Refusal to make direct payments to man with electricity allergy unlawful: judge

A High Court judge has ruled that Cardiff Council unlawfully refused to make direct payments to a man who says he is allergic to electricity.

Mr Justice Singh said the council had misdirected itself in law as to the applicability of health and safety legislation to the claimant's home as a place of work for personal assistants.

Peter Lloyd lives in a tent in the garden of an uninhabitable house and has electromagnetic hypersensitivity,.

The court held that he was entitled to direct payments to employ a helper and ordered the council to pay £12,000 in costs.

Quashing the council's decision, the judge said electromagnetic hypersensitivity was not a recognised condition in the UK.

He added it was "not a matter for the court to say what the decision would have been if the authority went about its decision correctly".

Mr Lloyd lives has refused alternative accommodation and a portable toilet, the court heard. He urinates in plastic bottles and defecates in bed pans lined with black bin liners, and when council workers went to collect Mr Lloyd's waste in May, they found 90 litres of urine and 40 bags of faeces.

Representing Mr Lloyd, solicitor Christian Howells said: "Where he lives has to be adapted because the symptoms are very real to him."

He described the situation as "chicken and egg" - Mr Lloyd wants the money to pay for help to improve his day-to-day life but the council felt he was not in a position to be given the funds.

Rebecca Stickler, for the council, said: "The housing department has offered housing in a field and various properties and he has refused them all.

"It can't possibly be the case that a local authority should be compelled to use the public purse to pay money to someone who they know cannot manage that payment."

Susan Elsmore, Cabinet member for social care, health and wellbeing at Cardiff, said: “The council’s role as a social services authority is to ensure that individuals have the opportunity to benefit from an appropriate assessment of their needs, and any services that may be necessary to meet them.
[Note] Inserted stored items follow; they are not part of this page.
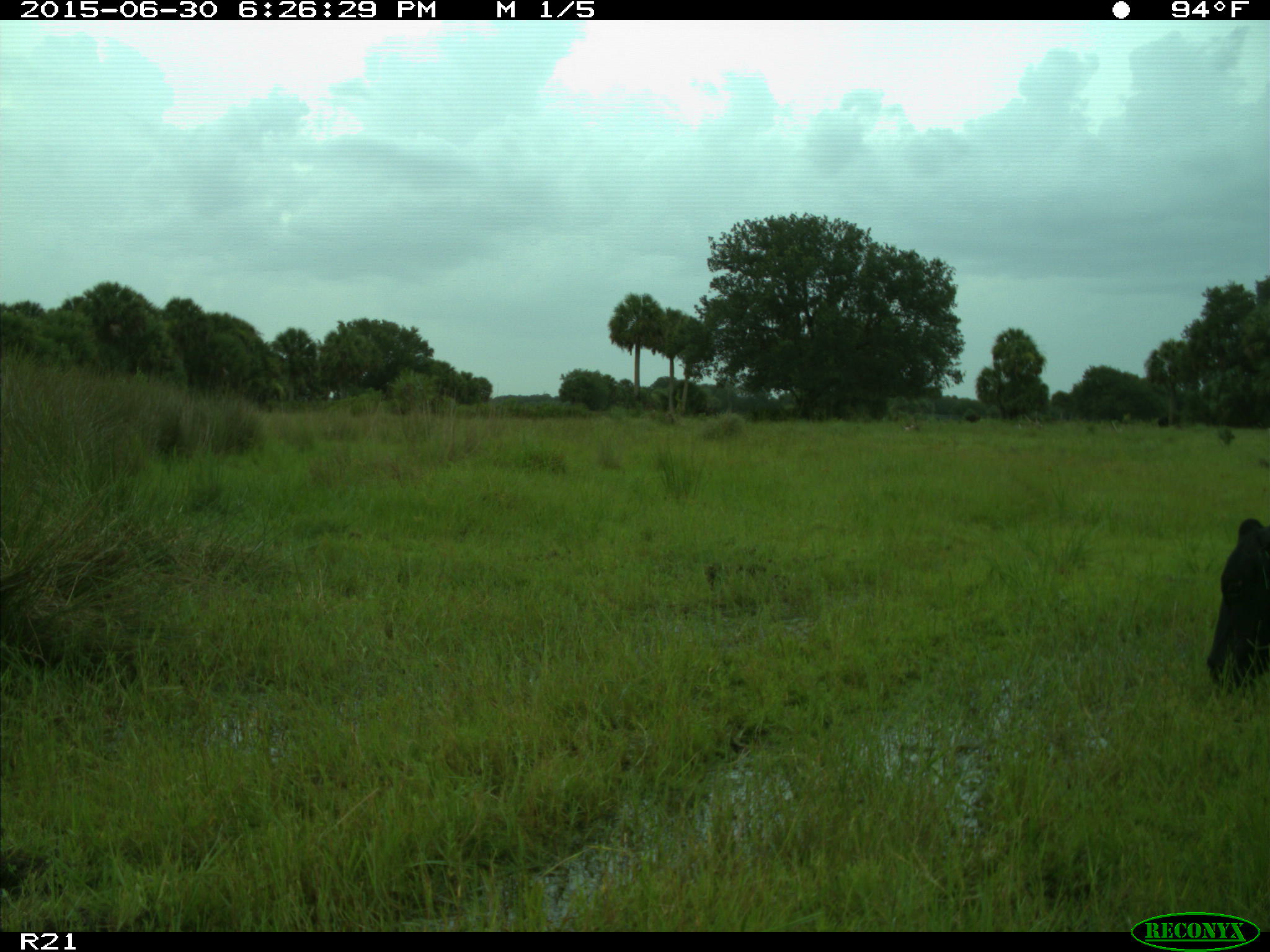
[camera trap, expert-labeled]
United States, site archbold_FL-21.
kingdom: Animalia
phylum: Chordata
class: Mammalia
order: Artiodactyla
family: Bovidae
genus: Bos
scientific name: Bos taurus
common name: domestic cow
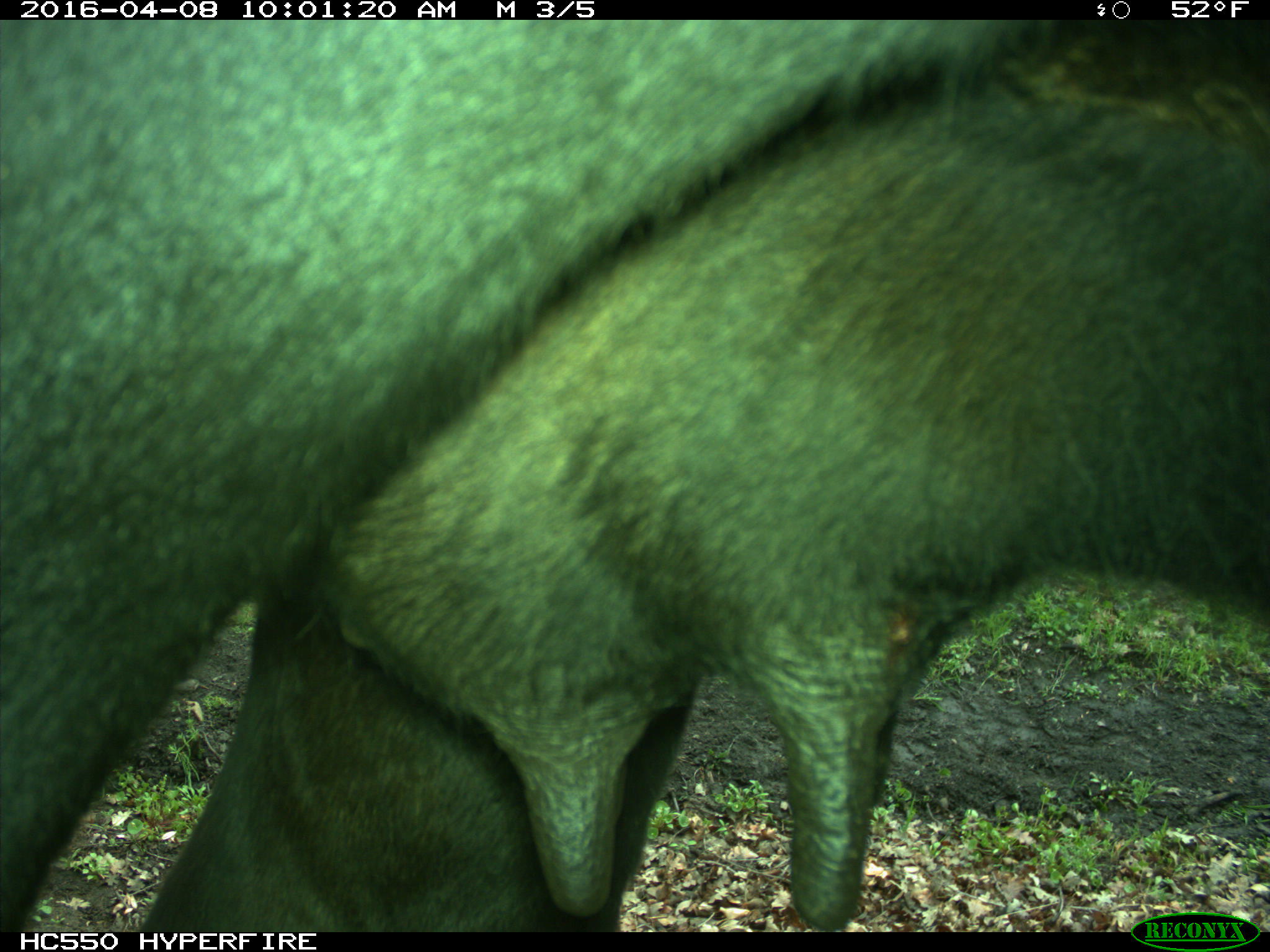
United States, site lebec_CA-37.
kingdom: Animalia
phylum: Chordata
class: Mammalia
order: Artiodactyla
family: Bovidae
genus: Bos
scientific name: Bos taurus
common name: domestic cow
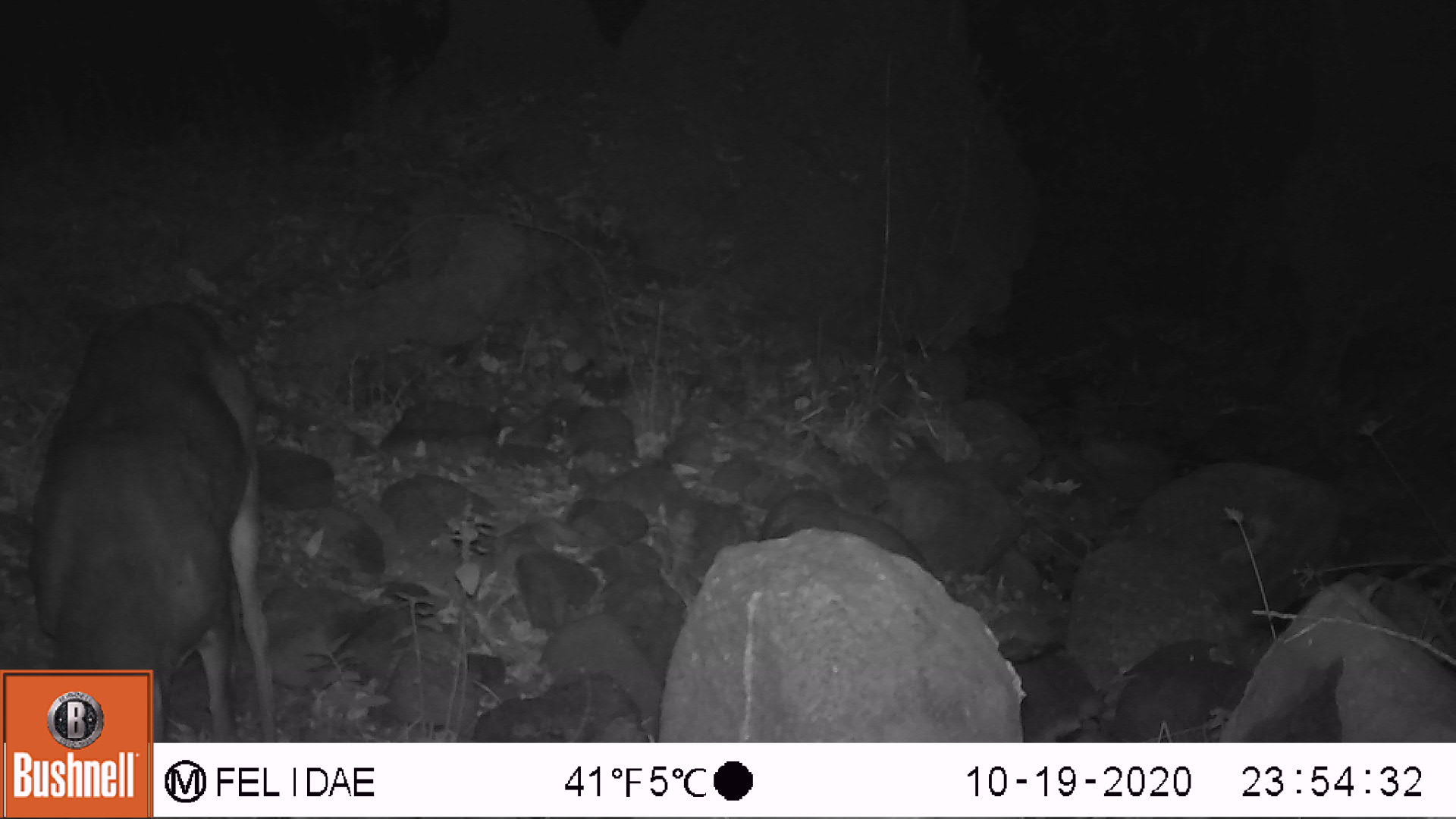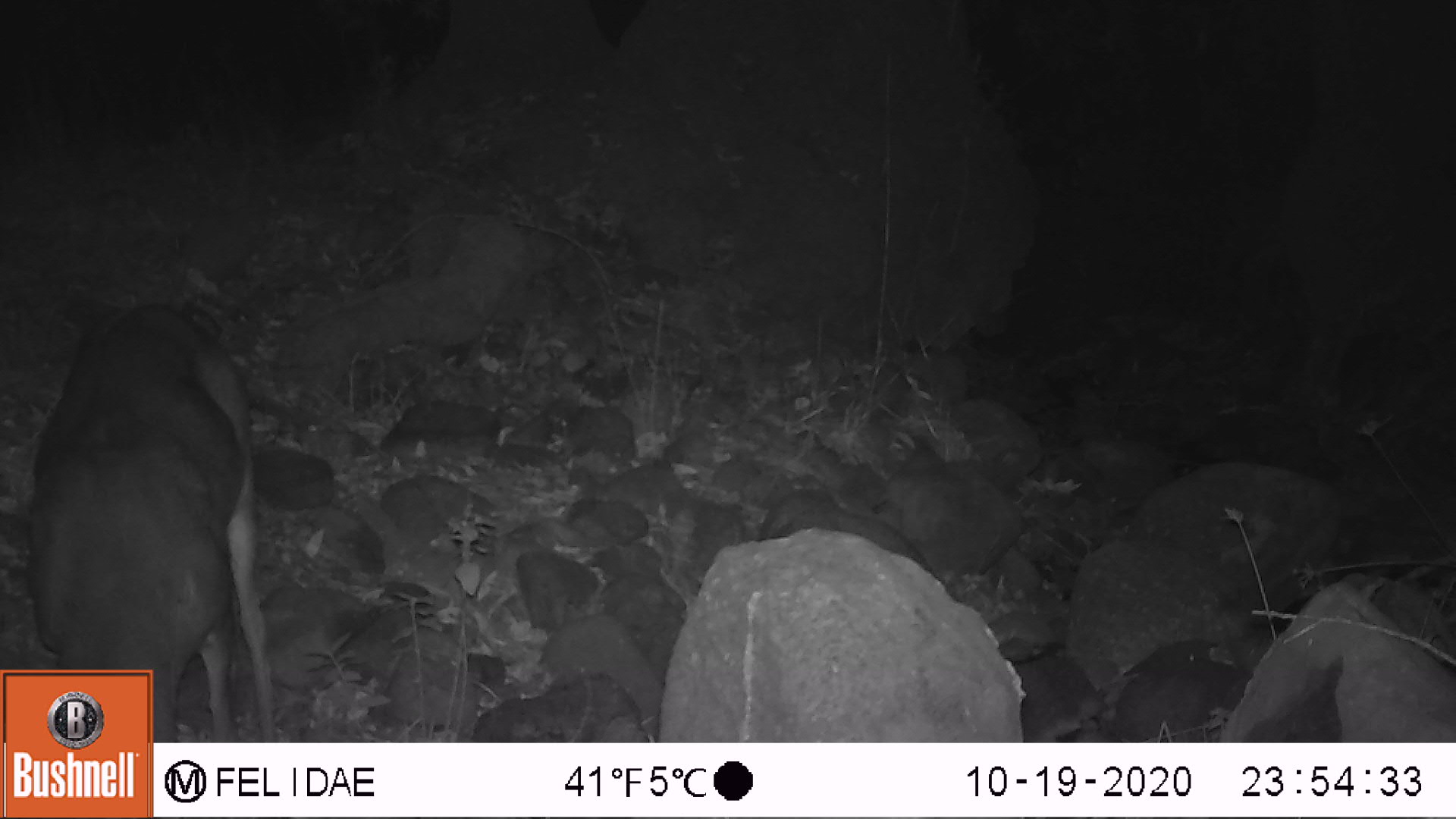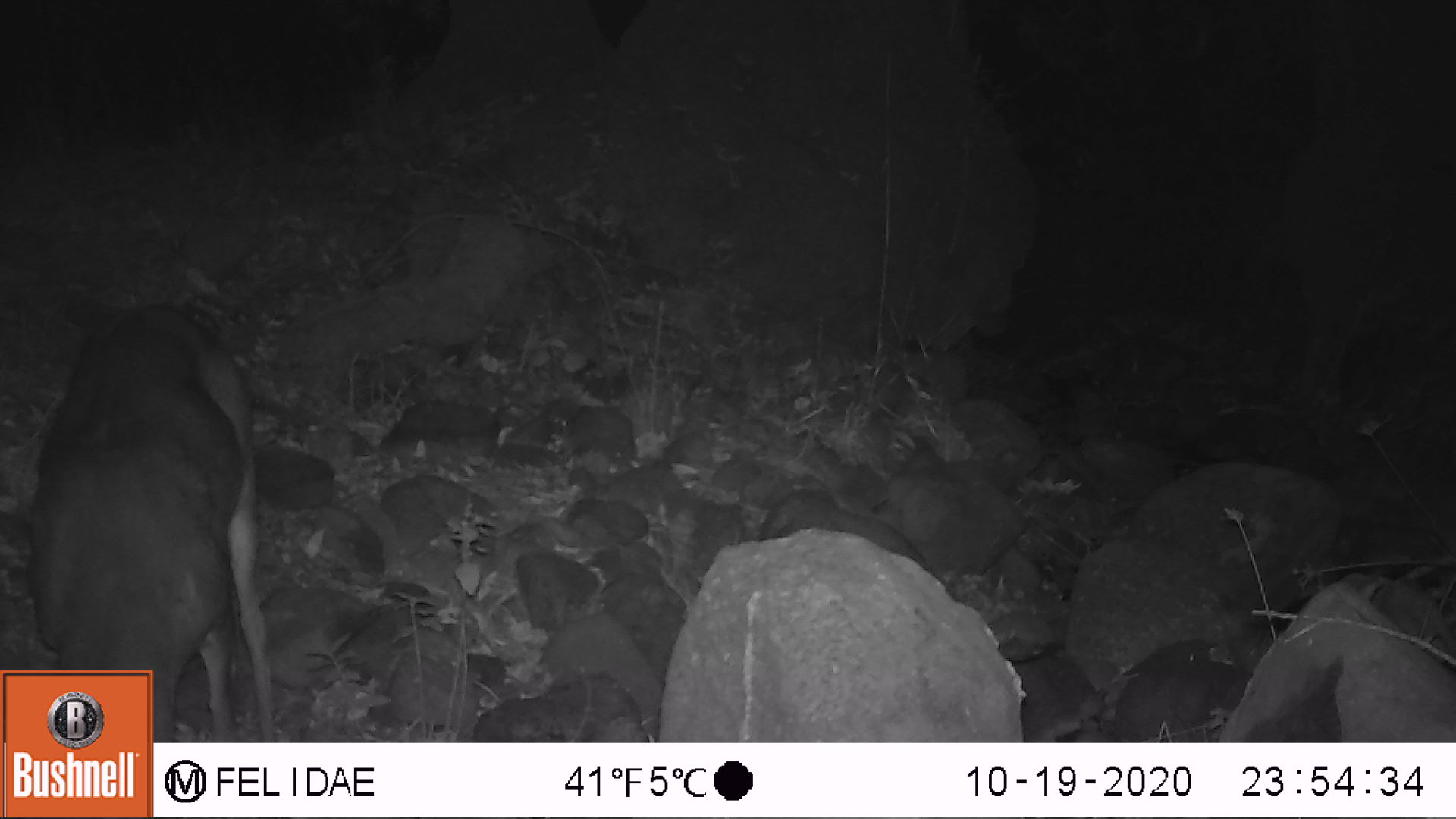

“The council maintains that it has acted in keeping with its responsibilities, and in relation to this case that it has acted in good faith.

“We note that of the three grounds brought by the claimant, the first was dismissed and the second was withdrawn. In relation to the third, the council is satisfied that the judgment is fair. Indeed, the court directed that the council pay only 50% of the claimant’s assessed legal costs.

“The council wishes to point out that at no time has it claimed that the individual was not capable of managing money.”